The first known Saltukid is Ali, who was ruler of Erzurum in 1103. His son and successor was Saltuk, who succeeded him sometime after 1123. Saltuk had a female relative, a daughter or sister, who married Shah-i-Armenid of Akhlat, Sukman II.

In 1132, Ali's son Izz al-Din Saltuk became malik. Izz al-Din was defeated captured in 1154 by Georgians, led by Dimitri I. He would be ransomed by Sökmen of the Artuqids, who later married a daughter of Izz al-Din. In 1161, Izz al-Din along with other Turkish allies besieged the Georgians at Ani, but was defeated. He sent a daughter to marry Kilij Arslan II, but she was captured by the Danishmendid Yağıbasan and married off to his nephew.

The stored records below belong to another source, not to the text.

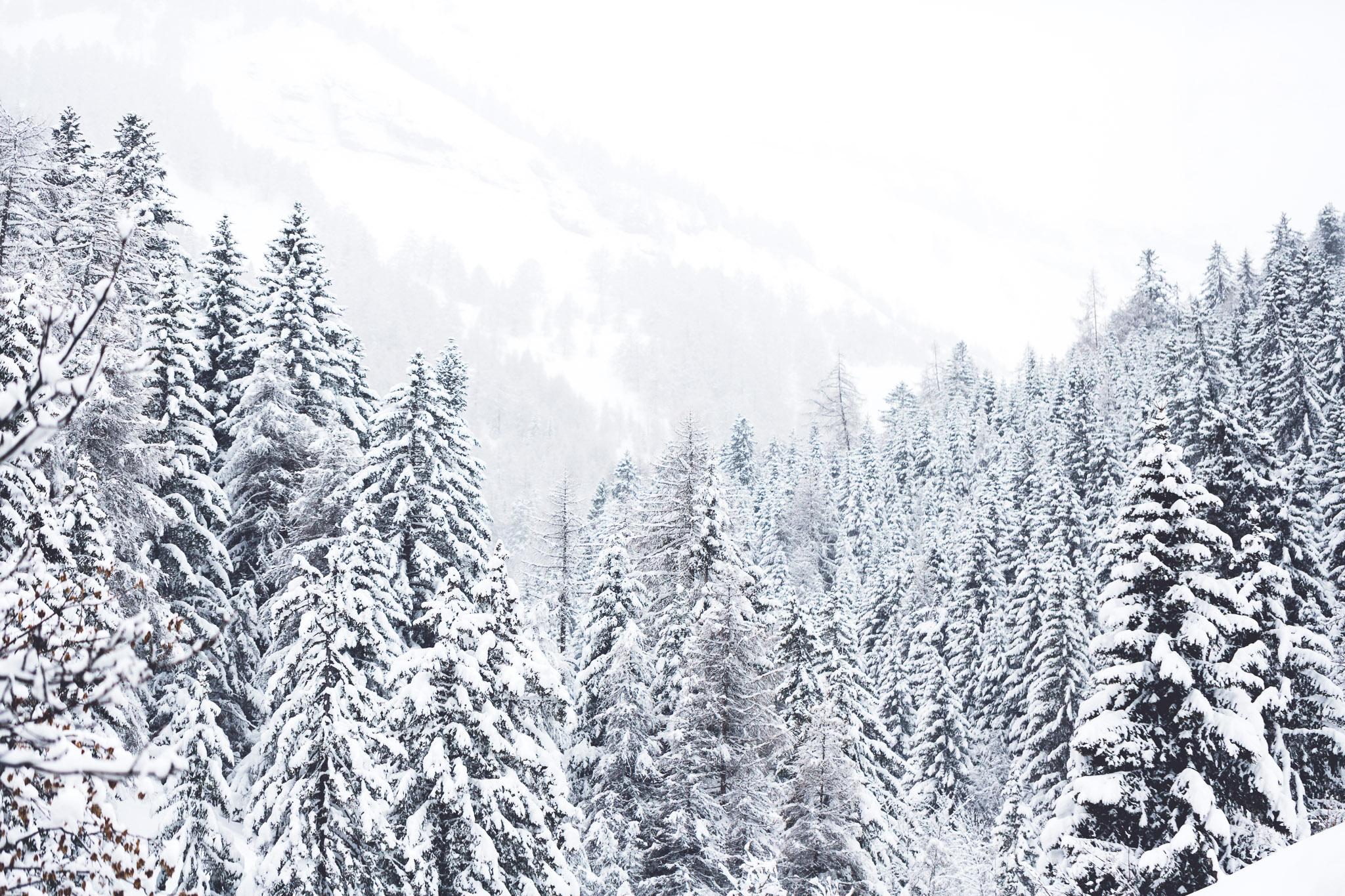 Verschneite Bergwälder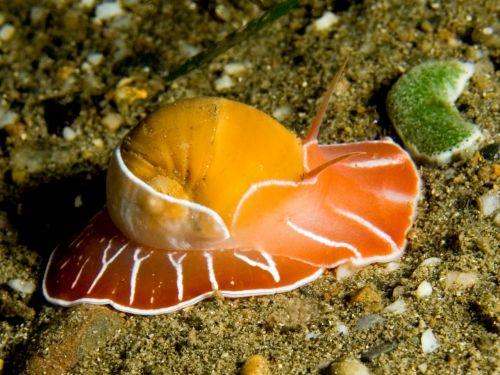 moon snail maritime sea life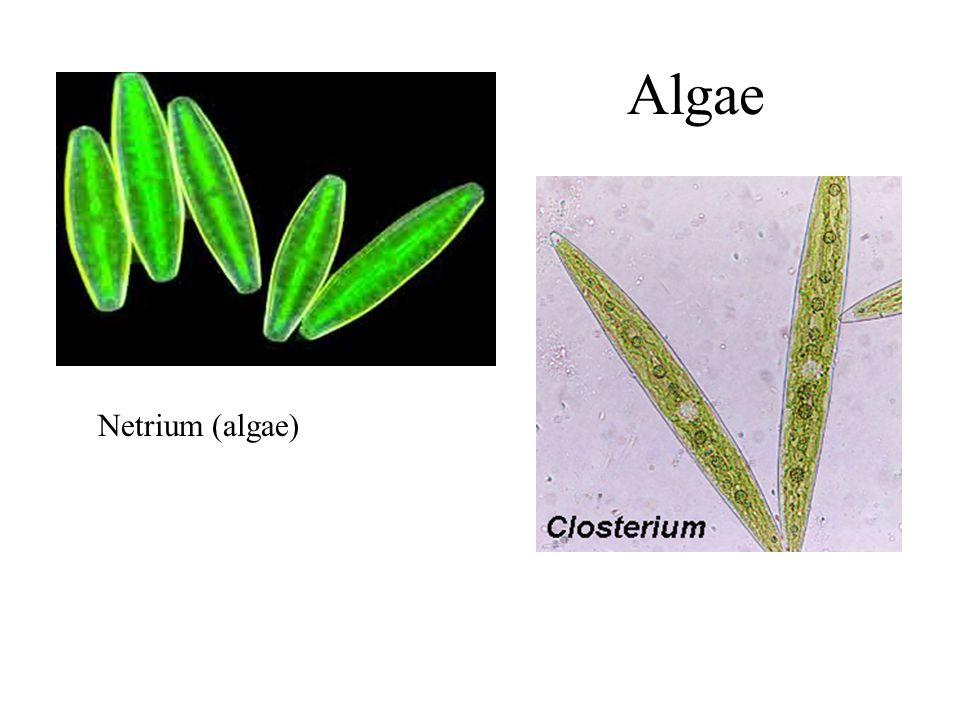 Algae Netrium (algae)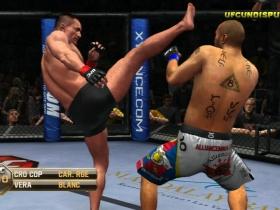终极格斗冠军赛2010 游戏截图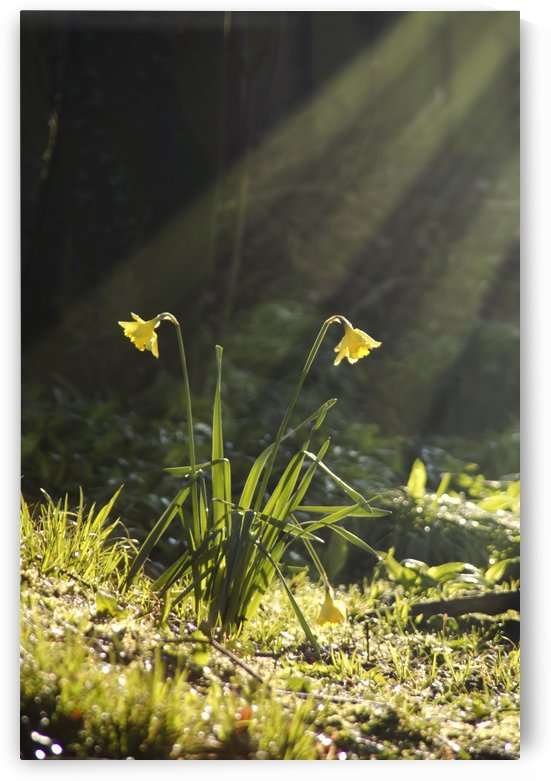 Daffodils In Sunlight by PacificStock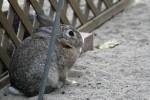 茶色いウサギ2
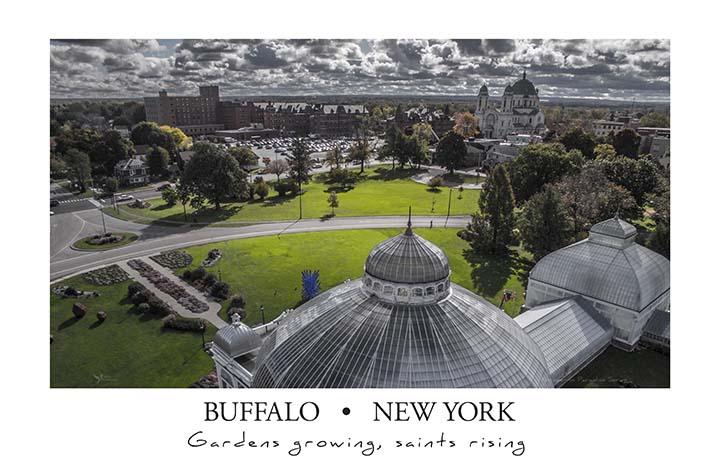 buffalo_gardens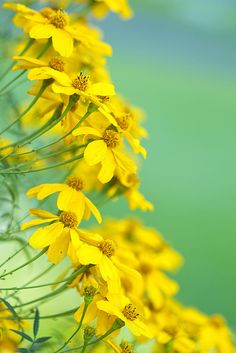 Mexican Daisy Bush by aussiegall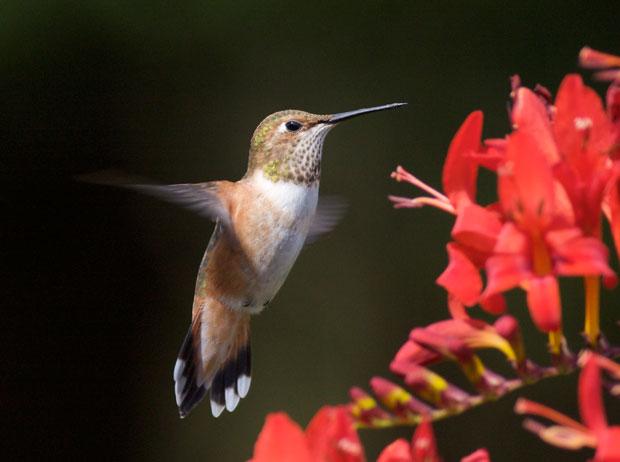 Essay song hummingbird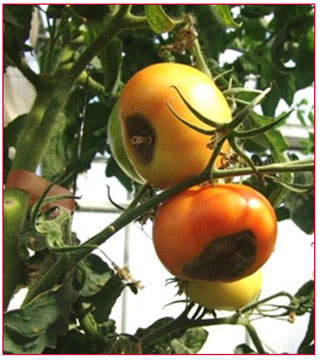 Τροφοπενία ασβεστίου σε καρπούς ντομάτας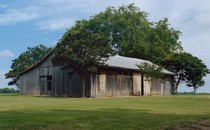 A weathered barn near Drew, Mississippi, surrounded by trees and green grass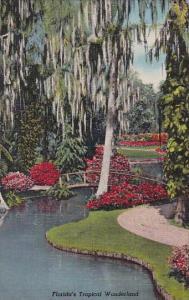 Florida's Tropical Wonderland Cypress Gardens Florida
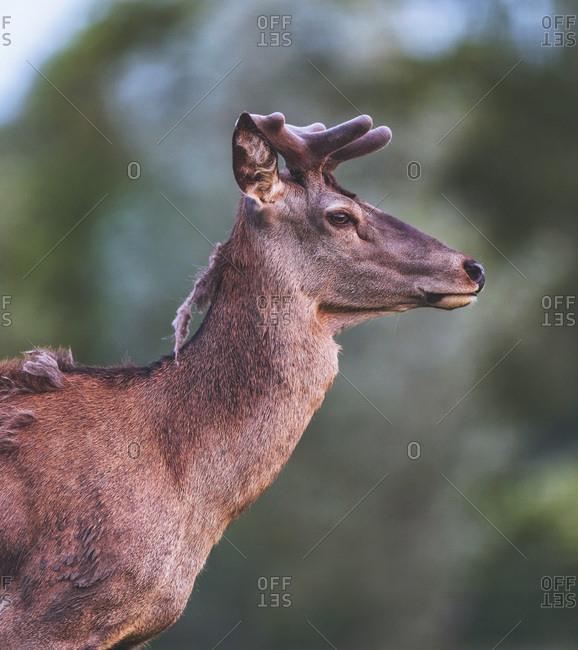 Young red deer buck with growing velvet antler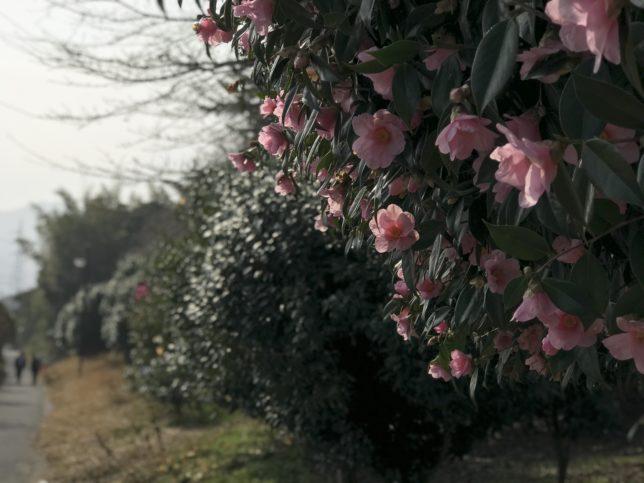 出雲村田製作所椿園20180311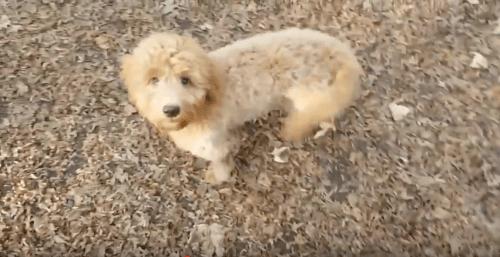 Foto hellbrauner junger Hund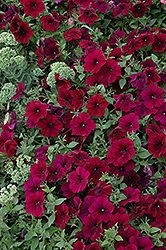 Easy Wave Burgundy Velour Petunia (Petunia 'Easy Wave Burgundy Velour') at Longfellow's Greenhouses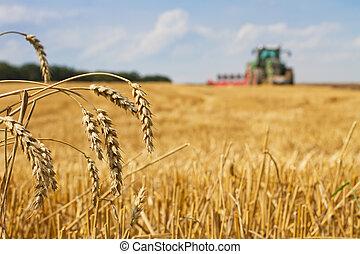 rastrojo, último, después, campo, pajas, cosecha, arada,...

The Saltukid dynasty is also notable for having a woman, Melike Mama Hatun, sister of Nasiruddin Muhammed, directly administering its realm for an estimated nine years, between 1191 and 1200. She was later dethroned by the Beys and replaced by her son Malik-Shah once she had started searching for a husband among the Mamluk nobility. Mama Hatun built an impressive caravanserai in the town of Tercan, where her mausoleum also stands. Tercan itself used to be called "Mamahatun", and is sometimes still called as such locally.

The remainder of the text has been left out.